★★☆☆☆
A towering, at times monumentally good central performance from the character actor Roger Allam stands at the heart of The Hippopotamus, but it is entirely alone. This is a belated adaptation of Stephen Fry’s 1994 satire about the investigation of apparent miracles on a country estate.
Much of Fry’s occasionally preachy polemic (rationality: good, spirituality: bad) has been jettisoned, along with the 1990s London media milieu.
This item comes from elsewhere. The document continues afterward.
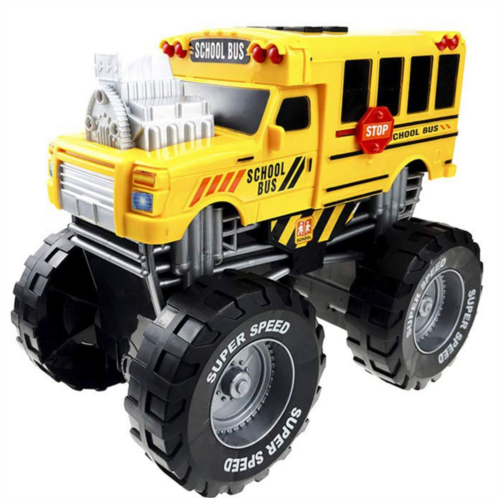 Dazmers School Bus Monster Truck with Lights and Sounds Toy for Toddlers, Neutral and Girls Ages 3+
Instead all energy has been re-routed directly to Allam, as the drunken, sewer-mouthed theatre critic and antihero Ted Wallace, who swans around the ornate Swafford Hall manor house (actual location: West Wycombe Park, in Buckinghamshire), and simply regurgitates enormous chunks of Fry’s often startlingly savage prose, albeit with magnificent verve and comic timing.
Wallace is ostensibly on the hunt for hints of the miraculous among the “quirky” Swafford Hall denizens, including grumpy patriarch Michael Logan (Matthew Modine, shockingly miscast) and his sex-obsessed son David (Tommy Knight, struggling). But the narrative drive is so lax (“How is someone supposed to investigate nothing in particular?” asks Wallace. Quite), and the direction (from novice John Jencks) so haphazard that everything slowly stumbles to a halt amid pratfalls, Agatha Christie parodies and a truly terrible fellatio gag. Allam’s performance deserved better.